Car insurance re-shopping prediction is a real problem in the insurance industry — knowing when a customer is likely to switch providers is worth millions. I wanted to build the full pipeline end-to-end, from raw data validation through explainable predictions, to learn how production insurance ML actually works.

The job description emphasized data quality above all else. So I made that the foundation of the entire project.

// data quality as the primary concern

Most portfolio projects jump straight to modeling. This one starts with a DataQualityReport class that runs 8 categories of validation checks before any preprocessing begins.

CheckStatusDetails
Schema ValidationPASS12 cols, 381,109 rows
Missing ValuesPASS0 missing across all columns
Class BalanceWARN12.26% positive rate
Duplicate IDsPASS0 duplicates
Range ViolationsPASS0 out-of-range values
Suspicious PatternsWARNPremium outliers, sparse channels
Quality Score95/100Weighted composite

Every check includes equivalent SQL validation queries as docstrings. In production insurance ML, you’d run these against the data warehouse before any model training. I documented them because thinking in SQL is a signal that you understand how data actually flows in production systems.

-- Flag sparse policy sales channels
SELECT Policy_Sales_Channel, COUNT(*) AS n
FROM policies
GROUP BY Policy_Sales_Channel
HAVING COUNT(*) < 100;

The quality score is a weighted composite: schema validation (25%), missing values (20%), duplicates (15%), range violations (15%), suspicious patterns (15%), and class balance (10%). The weights reflect how much each issue would actually break a production pipeline.

// architecture decisions

raw CSV ──> DataQualityReport ──> preprocessing ──> LightGBM ──> SHAP ──> Streamlit 8 checks encode + scale SQL queries SMOTE (train only) quality score log transform

The pipeline is intentionally linear. Each stage is a separate module with clear inputs and outputs. No circular dependencies, no shared mutable state. The preprocessing pipeline is saved as a pickle so the Streamlit app can transform new inputs identically to training data.

// what the data told me

Class imbalance is severe but expected

Only 12.26% of customers expressed interest in vehicle insurance (the re-shopping proxy). This 88/12 split means accuracy is a useless metric — you could get 88% accuracy by predicting “not interested” for everyone. ROC-AUC is the right primary metric here.

Vehicle damage is the strongest signal

Customers with prior vehicle damage are roughly 3.5x more likely to be interested in re-shopping. This makes intuitive sense — if your car’s been damaged, you’ve already experienced the claims process and have direct motivation to compare prices.

Previously_Insured is suspiciously predictive

99.8% of previously insured customers show zero interest in re-shopping. This is almost too clean — it could indicate label leakage rather than genuine signal.
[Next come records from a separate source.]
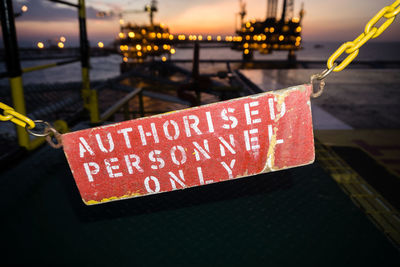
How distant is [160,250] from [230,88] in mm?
7787

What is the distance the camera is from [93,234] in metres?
2.01

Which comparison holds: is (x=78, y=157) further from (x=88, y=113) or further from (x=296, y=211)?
(x=88, y=113)

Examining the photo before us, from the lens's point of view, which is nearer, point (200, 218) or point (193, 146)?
point (193, 146)

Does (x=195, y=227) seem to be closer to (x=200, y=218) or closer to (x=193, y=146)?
(x=200, y=218)

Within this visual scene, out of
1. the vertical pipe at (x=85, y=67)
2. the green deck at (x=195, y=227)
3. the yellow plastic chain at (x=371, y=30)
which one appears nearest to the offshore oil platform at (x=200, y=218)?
the green deck at (x=195, y=227)

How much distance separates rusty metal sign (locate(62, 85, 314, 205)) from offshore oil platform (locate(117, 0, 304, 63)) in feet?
169

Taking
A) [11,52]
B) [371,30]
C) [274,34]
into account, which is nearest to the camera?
[371,30]

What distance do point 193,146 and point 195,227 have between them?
4.08 ft

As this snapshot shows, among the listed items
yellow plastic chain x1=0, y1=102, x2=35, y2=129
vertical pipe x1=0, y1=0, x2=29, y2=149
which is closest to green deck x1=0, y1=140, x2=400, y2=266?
vertical pipe x1=0, y1=0, x2=29, y2=149

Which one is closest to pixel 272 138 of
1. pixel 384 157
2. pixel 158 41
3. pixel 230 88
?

In a production setting, I’d investigate whether this feature was constructed from the target variable.

Age 40–50 is the peak re-shopping window

Interest in re-shopping peaks in the 40–50 age range, then drops sharply. Younger customers may not have enough policy history to motivate switching, while older customers may have loyalty discounts that reduce incentive.
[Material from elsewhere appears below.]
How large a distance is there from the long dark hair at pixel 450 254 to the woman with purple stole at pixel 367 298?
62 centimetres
// preprocessing decisions

Every encoding choice has a documented reason:

StepWhatWhy
1Drop idRow identifier, would cause memorization
2Gender → 0/1Binary feature, OHE adds redundant column
3Vehicle_Age → 0/1/2Ordinal: natural age ordering for tree splits
4Vehicle_Damage → 0/1Binary, same rationale as Gender
5log1p(Annual_Premium)Heavily right-skewed (max ~540K, median ~31K)
6StandardScalerConsistent SHAP interpretation scale
7SMOTE (train only)Address 88/12 split without losing majority class data

The SMOTE step is the one that matters most to get right. Applying SMOTE to validation or test sets would leak information about the minority class distribution and produce unrealistically optimistic metrics. The code enforces this: apply_smote() is called only on the training split, never on val/test.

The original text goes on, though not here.